--- BEGIN EXTRACTED TEXT ---

Public Pensions: The Trillion-Dollar Hole
Posted Wed May 5, 13:49 pm ET
Provided by: Personal Finance: Kiplinger.com

If you thought earning a fat pension in a public-sector job was a sure thing, think again. According to an analysis by the Pew Center on the States, state and local pension plans are operating under a massive deficit of at least $1 trillion. A separate report on 125 state plans by Wilshire Consulting found that the ratio of assets to liabilities -- the so-called funding ratio -- of state pension systems slipped from 85% in 2008 to 65% in 2009.

How did this happen? Simply put, the states weren't sufficiently diligent. They didn't make big enough payments to their pension plans, they failed to squirrel away enough money to pay retiree health benefits and, perhaps most egregious, they increased their benefits without figuring out how they would pay for them. Pew's $1-trillion figure -- tallied through the end of the 2008 fiscal year -- is conservative given that it doesn't capture the stock-market losses incurred in the second half of that year.

To help close the gap, some states are scaling back their retirement plans. According to Pew, ten states have curbed benefits to new workers or raised the retirement age. Nevada, for instance, changed the formula used to calculate pension benefits for those hired after January 1 to provide a lower payout. It also raised the retirement age for public workers from 60 to 62, starting this year. Another ten states -- including Iowa, Nebraska and New Mexico -- boosted employee contributions.

Workers are also starting to contribute or are contributing more to the health-care plans they'll get once they exit the workforce. New state workers in Kentucky, for instance, must now put 1% more of their paychecks toward their retiree health plans. Likewise, employees in Connecticut who have worked for the government for fewer than five years must contribute 3% of their salaries to such plans.

The outlook is grim. "If pension systems continue on the course they've been on, the bite out of state budgets will get bigger," says Katherine Barrett, consultant to Pew. Unlike the federal government, which controls the printing presses and can run huge deficits, states must balance their budgets. For individuals living in states with severe deficits, that could mean an increase in taxes or a reduction in public services, or both.

--- END EXTRACTED TEXT ---
--- BEGIN DATASET CONTENT ---

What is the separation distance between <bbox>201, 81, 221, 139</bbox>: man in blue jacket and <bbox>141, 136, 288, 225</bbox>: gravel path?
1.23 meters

--- END DATASET CONTENT ---

◆ **YOUR OBJECTIVE**:
Answer these from the article on public pensions, each in a few words:
(a) What funding ratio did Wilshire Consulting find for state pension systems in 2009?
(b) Nevada raised the retirement age for public workers from what age to what age?
(c) What share of their salaries must Connecticut employees with fewer than five years of government service contribute to retiree health plans?

◆ **SOLUTION FOR THIS PROBLEM**:
(a) 65%, down from 85% in 2008.
(b) From 60 to 62.
(c) 3% of their salaries.